Up to and including the line with "United States, site maine-difw-vol1_grand16_3, 2023-05-02", please set down the entries below exactly, starting from the first line.

[GIVEN ENTRIES]:
--------------------------------------------------

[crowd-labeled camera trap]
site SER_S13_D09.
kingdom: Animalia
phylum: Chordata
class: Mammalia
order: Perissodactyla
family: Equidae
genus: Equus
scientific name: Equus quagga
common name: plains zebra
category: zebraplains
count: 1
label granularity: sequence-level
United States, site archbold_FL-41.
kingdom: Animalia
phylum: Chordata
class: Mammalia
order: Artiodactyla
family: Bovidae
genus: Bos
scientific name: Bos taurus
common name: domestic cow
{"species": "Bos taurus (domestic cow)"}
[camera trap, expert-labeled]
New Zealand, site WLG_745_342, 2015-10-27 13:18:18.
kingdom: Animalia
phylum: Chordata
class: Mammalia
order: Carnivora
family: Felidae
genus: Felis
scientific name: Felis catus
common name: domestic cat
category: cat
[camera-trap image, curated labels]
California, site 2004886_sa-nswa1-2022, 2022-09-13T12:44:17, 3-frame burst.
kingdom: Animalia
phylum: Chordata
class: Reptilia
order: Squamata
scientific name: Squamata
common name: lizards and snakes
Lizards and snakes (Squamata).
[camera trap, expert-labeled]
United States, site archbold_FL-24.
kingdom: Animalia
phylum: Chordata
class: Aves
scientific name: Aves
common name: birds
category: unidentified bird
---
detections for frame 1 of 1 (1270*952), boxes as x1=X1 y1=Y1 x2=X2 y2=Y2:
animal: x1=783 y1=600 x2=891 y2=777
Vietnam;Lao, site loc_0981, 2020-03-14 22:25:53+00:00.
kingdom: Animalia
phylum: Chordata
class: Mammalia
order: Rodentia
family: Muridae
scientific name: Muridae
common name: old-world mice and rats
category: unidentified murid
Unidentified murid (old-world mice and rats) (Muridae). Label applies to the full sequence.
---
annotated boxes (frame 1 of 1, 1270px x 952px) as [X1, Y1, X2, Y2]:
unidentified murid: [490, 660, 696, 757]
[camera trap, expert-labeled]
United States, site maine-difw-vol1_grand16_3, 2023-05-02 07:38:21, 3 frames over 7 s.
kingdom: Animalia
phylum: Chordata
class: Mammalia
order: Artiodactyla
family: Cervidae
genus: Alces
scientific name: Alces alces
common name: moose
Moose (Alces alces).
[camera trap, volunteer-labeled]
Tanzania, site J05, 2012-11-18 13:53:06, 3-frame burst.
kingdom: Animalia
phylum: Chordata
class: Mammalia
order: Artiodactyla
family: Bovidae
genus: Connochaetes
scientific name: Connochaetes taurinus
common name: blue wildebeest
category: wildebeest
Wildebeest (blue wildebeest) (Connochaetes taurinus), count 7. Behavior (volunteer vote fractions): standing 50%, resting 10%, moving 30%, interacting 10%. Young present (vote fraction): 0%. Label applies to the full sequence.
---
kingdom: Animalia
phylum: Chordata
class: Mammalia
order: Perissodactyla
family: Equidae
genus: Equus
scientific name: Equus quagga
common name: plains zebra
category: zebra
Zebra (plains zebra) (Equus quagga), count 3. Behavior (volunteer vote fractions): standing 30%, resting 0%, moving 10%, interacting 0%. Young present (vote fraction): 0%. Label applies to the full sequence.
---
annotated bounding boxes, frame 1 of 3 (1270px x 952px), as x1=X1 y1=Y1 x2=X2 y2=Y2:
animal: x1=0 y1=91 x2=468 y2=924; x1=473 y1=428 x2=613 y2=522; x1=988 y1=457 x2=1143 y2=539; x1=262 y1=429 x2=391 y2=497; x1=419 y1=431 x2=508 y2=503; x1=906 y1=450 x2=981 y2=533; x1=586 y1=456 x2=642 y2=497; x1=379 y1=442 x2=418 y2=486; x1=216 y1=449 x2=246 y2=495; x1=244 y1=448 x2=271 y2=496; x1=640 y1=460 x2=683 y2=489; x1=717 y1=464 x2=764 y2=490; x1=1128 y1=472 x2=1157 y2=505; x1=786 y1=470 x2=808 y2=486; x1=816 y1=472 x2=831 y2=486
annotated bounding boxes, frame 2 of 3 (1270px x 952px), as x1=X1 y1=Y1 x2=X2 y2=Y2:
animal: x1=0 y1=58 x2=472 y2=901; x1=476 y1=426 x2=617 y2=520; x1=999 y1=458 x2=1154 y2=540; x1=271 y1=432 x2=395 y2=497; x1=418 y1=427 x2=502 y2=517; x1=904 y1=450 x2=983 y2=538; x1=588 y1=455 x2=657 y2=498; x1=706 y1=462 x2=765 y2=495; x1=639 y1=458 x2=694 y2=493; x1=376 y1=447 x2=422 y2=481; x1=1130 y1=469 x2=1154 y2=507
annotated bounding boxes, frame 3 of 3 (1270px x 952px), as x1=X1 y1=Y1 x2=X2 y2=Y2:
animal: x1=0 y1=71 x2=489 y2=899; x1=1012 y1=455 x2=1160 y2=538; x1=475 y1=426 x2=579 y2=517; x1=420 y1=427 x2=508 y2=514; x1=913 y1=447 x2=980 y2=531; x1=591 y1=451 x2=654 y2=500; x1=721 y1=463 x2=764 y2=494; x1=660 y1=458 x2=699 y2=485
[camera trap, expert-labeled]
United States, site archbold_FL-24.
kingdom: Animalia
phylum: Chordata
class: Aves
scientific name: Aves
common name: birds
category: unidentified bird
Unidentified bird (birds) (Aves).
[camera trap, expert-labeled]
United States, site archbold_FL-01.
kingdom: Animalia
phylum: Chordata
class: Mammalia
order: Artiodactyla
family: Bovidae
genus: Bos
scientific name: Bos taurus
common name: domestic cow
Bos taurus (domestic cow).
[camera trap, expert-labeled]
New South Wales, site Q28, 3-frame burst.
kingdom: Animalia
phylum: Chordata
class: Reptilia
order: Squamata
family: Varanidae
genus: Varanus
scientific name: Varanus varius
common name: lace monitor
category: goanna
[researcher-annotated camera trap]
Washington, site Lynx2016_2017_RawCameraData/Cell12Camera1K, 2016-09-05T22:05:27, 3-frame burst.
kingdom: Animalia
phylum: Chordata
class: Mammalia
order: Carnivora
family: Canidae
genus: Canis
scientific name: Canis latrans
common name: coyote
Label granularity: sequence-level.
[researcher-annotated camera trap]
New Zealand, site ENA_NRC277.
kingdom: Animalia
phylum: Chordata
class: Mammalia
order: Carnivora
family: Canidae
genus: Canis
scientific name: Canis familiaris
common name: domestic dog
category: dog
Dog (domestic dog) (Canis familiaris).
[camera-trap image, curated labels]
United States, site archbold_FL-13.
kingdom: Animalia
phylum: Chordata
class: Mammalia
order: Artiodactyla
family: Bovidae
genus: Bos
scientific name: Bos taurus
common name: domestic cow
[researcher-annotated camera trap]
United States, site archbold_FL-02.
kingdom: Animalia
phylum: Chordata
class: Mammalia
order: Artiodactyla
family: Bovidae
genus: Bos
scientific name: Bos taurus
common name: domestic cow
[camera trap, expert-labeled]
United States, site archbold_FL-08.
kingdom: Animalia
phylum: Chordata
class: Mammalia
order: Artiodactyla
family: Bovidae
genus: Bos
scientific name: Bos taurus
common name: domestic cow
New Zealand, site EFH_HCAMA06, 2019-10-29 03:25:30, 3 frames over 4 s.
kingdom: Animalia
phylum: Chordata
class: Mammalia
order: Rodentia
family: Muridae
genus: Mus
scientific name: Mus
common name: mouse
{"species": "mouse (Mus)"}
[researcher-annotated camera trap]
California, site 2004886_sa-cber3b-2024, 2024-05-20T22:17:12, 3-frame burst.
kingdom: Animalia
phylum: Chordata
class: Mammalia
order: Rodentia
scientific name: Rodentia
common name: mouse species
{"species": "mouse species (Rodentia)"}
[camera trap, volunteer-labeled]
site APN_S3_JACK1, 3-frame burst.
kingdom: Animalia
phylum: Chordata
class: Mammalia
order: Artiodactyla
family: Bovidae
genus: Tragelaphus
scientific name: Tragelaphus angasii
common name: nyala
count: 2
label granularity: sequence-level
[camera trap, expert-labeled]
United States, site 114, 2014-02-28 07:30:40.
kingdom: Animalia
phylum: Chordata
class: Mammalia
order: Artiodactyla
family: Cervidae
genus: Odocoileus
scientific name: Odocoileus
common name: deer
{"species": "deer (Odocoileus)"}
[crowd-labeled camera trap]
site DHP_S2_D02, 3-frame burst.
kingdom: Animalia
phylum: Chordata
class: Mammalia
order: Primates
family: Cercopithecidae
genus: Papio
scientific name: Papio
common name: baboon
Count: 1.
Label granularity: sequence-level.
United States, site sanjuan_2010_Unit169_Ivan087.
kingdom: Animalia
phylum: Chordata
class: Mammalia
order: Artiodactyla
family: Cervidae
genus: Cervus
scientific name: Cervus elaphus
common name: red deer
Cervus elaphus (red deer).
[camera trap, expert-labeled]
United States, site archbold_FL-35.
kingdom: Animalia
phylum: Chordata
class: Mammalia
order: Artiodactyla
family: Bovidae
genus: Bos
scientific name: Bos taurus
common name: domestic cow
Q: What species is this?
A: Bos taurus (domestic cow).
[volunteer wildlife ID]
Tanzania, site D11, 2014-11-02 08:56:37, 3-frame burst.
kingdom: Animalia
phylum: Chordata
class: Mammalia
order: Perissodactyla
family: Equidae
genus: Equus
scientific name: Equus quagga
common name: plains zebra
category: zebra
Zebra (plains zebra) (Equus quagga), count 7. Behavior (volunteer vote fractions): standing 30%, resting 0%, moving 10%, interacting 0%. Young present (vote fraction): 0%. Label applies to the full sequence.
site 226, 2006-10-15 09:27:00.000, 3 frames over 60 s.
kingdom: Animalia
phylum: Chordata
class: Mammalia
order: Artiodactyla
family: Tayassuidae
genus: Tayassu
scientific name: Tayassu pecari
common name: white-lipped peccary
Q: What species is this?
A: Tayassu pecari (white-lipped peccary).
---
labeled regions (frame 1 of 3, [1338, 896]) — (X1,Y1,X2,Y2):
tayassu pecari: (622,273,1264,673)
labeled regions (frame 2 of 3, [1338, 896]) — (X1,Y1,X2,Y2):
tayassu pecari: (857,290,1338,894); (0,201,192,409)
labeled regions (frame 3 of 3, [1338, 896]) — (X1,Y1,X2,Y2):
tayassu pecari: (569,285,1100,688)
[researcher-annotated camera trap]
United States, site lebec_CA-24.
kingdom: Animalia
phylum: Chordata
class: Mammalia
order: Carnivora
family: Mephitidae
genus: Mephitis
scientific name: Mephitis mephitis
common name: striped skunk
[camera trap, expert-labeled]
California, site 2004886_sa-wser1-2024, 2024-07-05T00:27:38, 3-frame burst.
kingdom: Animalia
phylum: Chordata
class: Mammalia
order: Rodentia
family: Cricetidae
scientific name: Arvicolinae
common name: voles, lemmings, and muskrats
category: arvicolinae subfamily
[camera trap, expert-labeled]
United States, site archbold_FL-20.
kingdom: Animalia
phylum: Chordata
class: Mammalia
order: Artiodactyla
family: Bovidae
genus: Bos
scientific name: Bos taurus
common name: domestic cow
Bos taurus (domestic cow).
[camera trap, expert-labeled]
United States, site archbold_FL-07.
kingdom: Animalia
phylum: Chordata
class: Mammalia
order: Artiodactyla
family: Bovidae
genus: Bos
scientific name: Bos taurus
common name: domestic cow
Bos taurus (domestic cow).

--------------------------------------------------

[TASK SOLUTION]:
[crowd-labeled camera trap]
site SER_S13_D09.
kingdom: Animalia
phylum: Chordata
class: Mammalia
order: Perissodactyla
family: Equidae
genus: Equus
scientific name: Equus quagga
common name: plains zebra
category: zebraplains
count: 1
label granularity: sequence-level
United States, site archbold_FL-41.
kingdom: Animalia
phylum: Chordata
class: Mammalia
order: Artiodactyla
family: Bovidae
genus: Bos
scientific name: Bos taurus
common name: domestic cow
{"species": "Bos taurus (domestic cow)"}
[camera trap, expert-labeled]
New Zealand, site WLG_745_342, 2015-10-27 13:18:18.
kingdom: Animalia
phylum: Chordata
class: Mammalia
order: Carnivora
family: Felidae
genus: Felis
scientific name: Felis catus
common name: domestic cat
category: cat
[camera-trap image, curated labels]
California, site 2004886_sa-nswa1-2022, 2022-09-13T12:44:17, 3-frame burst.
kingdom: Animalia
phylum: Chordata
class: Reptilia
order: Squamata
scientific name: Squamata
common name: lizards and snakes
Lizards and snakes (Squamata).
[camera trap, expert-labeled]
United States, site archbold_FL-24.
kingdom: Animalia
phylum: Chordata
class: Aves
scientific name: Aves
common name: birds
category: unidentified bird
---
detections for frame 1 of 1 (1270*952), boxes as x1=X1 y1=Y1 x2=X2 y2=Y2:
animal: x1=783 y1=600 x2=891 y2=777
Vietnam;Lao, site loc_0981, 2020-03-14 22:25:53+00:00.
kingdom: Animalia
phylum: Chordata
class: Mammalia
order: Rodentia
family: Muridae
scientific name: Muridae
common name: old-world mice and rats
category: unidentified murid
Unidentified murid (old-world mice and rats) (Muridae). Label applies to the full sequence.
---
annotated boxes (frame 1 of 1, 1270px x 952px) as [X1, Y1, X2, Y2]:
unidentified murid: [490, 660, 696, 757]
[camera trap, expert-labeled]
United States, site maine-difw-vol1_grand16_3, 2023-05-02 07:38:21, 3 frames over 7 s.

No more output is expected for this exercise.